** start of Given entries **

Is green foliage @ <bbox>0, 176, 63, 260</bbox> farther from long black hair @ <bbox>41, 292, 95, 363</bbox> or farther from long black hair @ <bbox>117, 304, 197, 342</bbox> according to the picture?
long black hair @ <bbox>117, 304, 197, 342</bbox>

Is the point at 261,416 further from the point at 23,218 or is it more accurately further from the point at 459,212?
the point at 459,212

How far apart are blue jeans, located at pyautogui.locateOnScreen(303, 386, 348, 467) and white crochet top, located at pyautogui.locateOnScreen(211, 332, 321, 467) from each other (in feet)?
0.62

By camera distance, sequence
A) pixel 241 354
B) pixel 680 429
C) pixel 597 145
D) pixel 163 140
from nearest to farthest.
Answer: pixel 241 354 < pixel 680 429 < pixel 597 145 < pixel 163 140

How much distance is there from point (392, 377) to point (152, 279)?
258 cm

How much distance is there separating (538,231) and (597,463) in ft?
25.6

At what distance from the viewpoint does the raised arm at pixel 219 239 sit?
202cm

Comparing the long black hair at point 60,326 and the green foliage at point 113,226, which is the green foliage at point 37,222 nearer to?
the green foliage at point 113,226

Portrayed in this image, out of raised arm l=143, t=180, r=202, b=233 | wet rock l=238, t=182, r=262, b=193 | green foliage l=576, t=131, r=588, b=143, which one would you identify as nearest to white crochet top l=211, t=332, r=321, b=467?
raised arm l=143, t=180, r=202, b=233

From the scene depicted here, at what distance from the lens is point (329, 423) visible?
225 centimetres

** end of Given entries **

Please retype, word for word, the lines starting at the one that contains "At what distance from the viewpoint" and ending at the end of the rows.

At what distance from the viewpoint does the raised arm at pixel 219 239 sit?
202cm

Comparing the long black hair at point 60,326 and the green foliage at point 113,226, which is the green foliage at point 37,222 nearer to?
the green foliage at point 113,226

Portrayed in this image, out of raised arm l=143, t=180, r=202, b=233 | wet rock l=238, t=182, r=262, b=193 | green foliage l=576, t=131, r=588, b=143, which one would you identify as nearest to white crochet top l=211, t=332, r=321, b=467?
raised arm l=143, t=180, r=202, b=233

From the scene depicted here, at what distance from the lens is point (329, 423) visible?
225 centimetres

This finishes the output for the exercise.